** Work to complete **
Output every line of the items below as a JSON array of strings, one string per line, omitting blank lines.
* * *
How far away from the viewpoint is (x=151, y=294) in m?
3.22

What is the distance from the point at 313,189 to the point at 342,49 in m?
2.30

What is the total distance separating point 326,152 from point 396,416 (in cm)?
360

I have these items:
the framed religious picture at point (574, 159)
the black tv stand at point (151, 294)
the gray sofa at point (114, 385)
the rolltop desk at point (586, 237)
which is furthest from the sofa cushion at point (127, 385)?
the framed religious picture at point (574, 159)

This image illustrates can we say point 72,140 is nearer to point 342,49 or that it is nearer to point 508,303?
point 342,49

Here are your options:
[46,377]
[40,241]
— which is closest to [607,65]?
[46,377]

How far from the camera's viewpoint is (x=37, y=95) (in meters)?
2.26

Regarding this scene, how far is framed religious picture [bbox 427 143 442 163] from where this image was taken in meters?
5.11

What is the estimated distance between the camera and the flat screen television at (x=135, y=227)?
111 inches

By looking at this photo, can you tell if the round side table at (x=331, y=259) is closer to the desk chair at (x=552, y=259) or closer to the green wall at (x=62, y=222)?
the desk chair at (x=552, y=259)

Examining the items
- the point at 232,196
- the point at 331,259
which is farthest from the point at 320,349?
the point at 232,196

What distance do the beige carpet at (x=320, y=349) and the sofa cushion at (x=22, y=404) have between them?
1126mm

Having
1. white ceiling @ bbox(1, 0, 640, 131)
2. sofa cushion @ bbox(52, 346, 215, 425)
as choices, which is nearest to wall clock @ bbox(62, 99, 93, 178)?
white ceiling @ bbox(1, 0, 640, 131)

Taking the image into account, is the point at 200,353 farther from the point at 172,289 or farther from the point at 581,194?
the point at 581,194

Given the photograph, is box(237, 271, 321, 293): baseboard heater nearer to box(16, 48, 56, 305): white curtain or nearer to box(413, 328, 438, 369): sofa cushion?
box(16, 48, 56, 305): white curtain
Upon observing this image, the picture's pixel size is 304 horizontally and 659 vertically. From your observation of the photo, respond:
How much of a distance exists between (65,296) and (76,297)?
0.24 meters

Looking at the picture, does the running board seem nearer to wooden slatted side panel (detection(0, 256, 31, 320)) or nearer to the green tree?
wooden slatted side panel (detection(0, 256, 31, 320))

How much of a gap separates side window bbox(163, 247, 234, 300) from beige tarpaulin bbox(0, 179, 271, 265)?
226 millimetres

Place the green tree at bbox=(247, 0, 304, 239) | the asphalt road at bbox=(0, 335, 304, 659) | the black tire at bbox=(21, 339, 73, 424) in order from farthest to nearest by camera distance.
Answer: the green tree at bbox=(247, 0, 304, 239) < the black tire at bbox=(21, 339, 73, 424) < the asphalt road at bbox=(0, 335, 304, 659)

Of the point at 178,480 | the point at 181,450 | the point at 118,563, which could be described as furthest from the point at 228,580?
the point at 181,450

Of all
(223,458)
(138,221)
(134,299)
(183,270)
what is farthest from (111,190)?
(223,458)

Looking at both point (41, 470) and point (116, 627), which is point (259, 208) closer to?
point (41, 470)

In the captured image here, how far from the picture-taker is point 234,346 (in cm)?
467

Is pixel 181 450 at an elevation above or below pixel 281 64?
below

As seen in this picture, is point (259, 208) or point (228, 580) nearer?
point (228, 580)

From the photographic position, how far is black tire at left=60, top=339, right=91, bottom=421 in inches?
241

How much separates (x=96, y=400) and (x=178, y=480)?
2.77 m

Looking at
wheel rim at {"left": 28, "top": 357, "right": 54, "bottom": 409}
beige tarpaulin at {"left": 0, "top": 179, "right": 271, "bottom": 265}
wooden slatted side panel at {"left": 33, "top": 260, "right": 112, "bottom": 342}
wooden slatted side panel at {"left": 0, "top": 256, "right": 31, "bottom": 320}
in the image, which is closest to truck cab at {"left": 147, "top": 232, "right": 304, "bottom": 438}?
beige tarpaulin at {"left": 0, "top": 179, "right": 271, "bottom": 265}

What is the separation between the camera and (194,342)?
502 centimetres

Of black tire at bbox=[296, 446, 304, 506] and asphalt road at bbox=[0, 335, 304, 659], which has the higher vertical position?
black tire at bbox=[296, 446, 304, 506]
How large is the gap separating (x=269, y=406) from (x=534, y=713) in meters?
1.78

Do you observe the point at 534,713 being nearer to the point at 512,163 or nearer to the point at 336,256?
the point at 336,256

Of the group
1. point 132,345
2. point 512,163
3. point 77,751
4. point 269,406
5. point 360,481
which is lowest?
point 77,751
* * *
** Expected output **
[
  "How far away from the viewpoint is (x=151, y=294) in m?",
  "3.22",
  "What is the distance from the point at 313,189 to the point at 342,49 in m?",
  "2.30",
  "What is the total distance separating point 326,152 from point 396,416 (in cm)?",
  "360",
  "I have these items:",
  "the framed religious picture at point (574, 159)",
  "the black tv stand at point (151, 294)",
  "the gray sofa at point (114, 385)",
  "the rolltop desk at point (586, 237)",
  "which is furthest from the sofa cushion at point (127, 385)?",
  "the framed religious picture at point (574, 159)",
  "This image illustrates can we say point 72,140 is nearer to point 342,49 or that it is nearer to point 508,303?",
  "point 342,49",
  "Here are your options:",
  "[46,377]",
  "[40,241]",
  "— which is closest to [607,65]?",
  "[46,377]",
  "How far from the camera's viewpoint is (x=37, y=95) (in meters)?",
  "2.26",
  "Regarding this scene, how far is framed religious picture [bbox 427 143 442 163] from where this image was taken in meters?",
  "5.11",
  "What is the estimated distance between the camera and the flat screen television at (x=135, y=227)?",
  "111 inches",
  "By looking at this photo, can you tell if the round side table at (x=331, y=259) is closer to the desk chair at (x=552, y=259) or closer to the green wall at (x=62, y=222)?",
  "the desk chair at (x=552, y=259)",
  "Examining the items",
  "- the point at 232,196",
  "- the point at 331,259",
  "which is farthest from the point at 320,349?",
  "the point at 232,196",
  "What distance do the beige carpet at (x=320, y=349) and the sofa cushion at (x=22, y=404) have between them?",
  "1126mm",
  "Having",
  "1. white ceiling @ bbox(1, 0, 640, 131)",
  "2. sofa cushion @ bbox(52, 346, 215, 425)",
  "as choices, which is nearest to wall clock @ bbox(62, 99, 93, 178)?",
  "white ceiling @ bbox(1, 0, 640, 131)",
  "Taking the image into account, is the point at 200,353 farther from the point at 172,289 or farther from the point at 581,194?",
  "the point at 581,194",
  "Given the photograph, is box(237, 271, 321, 293): baseboard heater nearer to box(16, 48, 56, 305): white curtain or nearer to box(413, 328, 438, 369): sofa cushion?",
  "box(16, 48, 56, 305): white curtain",
  "Upon observing this image, the picture's pixel size is 304 horizontally and 659 vertically. From your observation of the photo, respond:",
  "How much of a distance exists between (65,296) and (76,297)?",
  "0.24 meters",
  "Looking at the picture, does the running board seem nearer to wooden slatted side panel (detection(0, 256, 31, 320)) or nearer to the green tree?",
  "wooden slatted side panel (detection(0, 256, 31, 320))",
  "How much of a gap separates side window bbox(163, 247, 234, 300) from beige tarpaulin bbox(0, 179, 271, 265)?",
  "226 millimetres",
  "Place the green tree at bbox=(247, 0, 304, 239) | the asphalt road at bbox=(0, 335, 304, 659) | the black tire at bbox=(21, 339, 73, 424) in order from farthest to nearest by camera distance.",
  "Answer: the green tree at bbox=(247, 0, 304, 239) < the black tire at bbox=(21, 339, 73, 424) < the asphalt road at bbox=(0, 335, 304, 659)",
  "Of the point at 178,480 | the point at 181,450 | the point at 118,563, which could be described as furthest from the point at 228,580?",
  "the point at 181,450",
  "Of all",
  "(223,458)",
  "(138,221)",
  "(134,299)",
  "(183,270)",
  "what is farthest from (111,190)?",
  "(223,458)",
  "Looking at both point (41, 470) and point (116, 627), which is point (259, 208) closer to?",
  "point (41, 470)",
  "In the captured image here, how far from the picture-taker is point 234,346 (in cm)?",
  "467",
  "Is pixel 181 450 at an elevation above or below pixel 281 64?",
  "below",
  "As seen in this picture, is point (259, 208) or point (228, 580) nearer?",
  "point (228, 580)",
  "From the photographic position, how far is black tire at left=60, top=339, right=91, bottom=421 in inches?",
  "241",
  "How much separates (x=96, y=400) and (x=178, y=480)?",
  "2.77 m",
  "Looking at",
  "wheel rim at {\"left\": 28, \"top\": 357, \"right\": 54, \"bottom\": 409}",
  "beige tarpaulin at {\"left\": 0, \"top\": 179, \"right\": 271, \"bottom\": 265}",
  "wooden slatted side panel at {\"left\": 33, \"top\": 260, \"right\": 112, \"bottom\": 342}",
  "wooden slatted side panel at {\"left\": 0, \"top\": 256, \"right\": 31, \"bottom\": 320}",
  "in the image, which is closest to truck cab at {\"left\": 147, \"top\": 232, \"right\": 304, \"bottom\": 438}?",
  "beige tarpaulin at {\"left\": 0, \"top\": 179, \"right\": 271, \"bottom\": 265}",
  "What is the separation between the camera and (194,342)?",
  "502 centimetres",
  "Of black tire at bbox=[296, 446, 304, 506] and asphalt road at bbox=[0, 335, 304, 659], which has the higher vertical position?",
  "black tire at bbox=[296, 446, 304, 506]",
  "How large is the gap separating (x=269, y=406) from (x=534, y=713) in meters?",
  "1.78",
  "Do you observe the point at 534,713 being nearer to the point at 512,163 or nearer to the point at 336,256?",
  "the point at 336,256",
  "Of the group",
  "1. point 132,345",
  "2. point 512,163",
  "3. point 77,751",
  "4. point 269,406",
  "5. point 360,481",
  "which is lowest?",
  "point 77,751"
]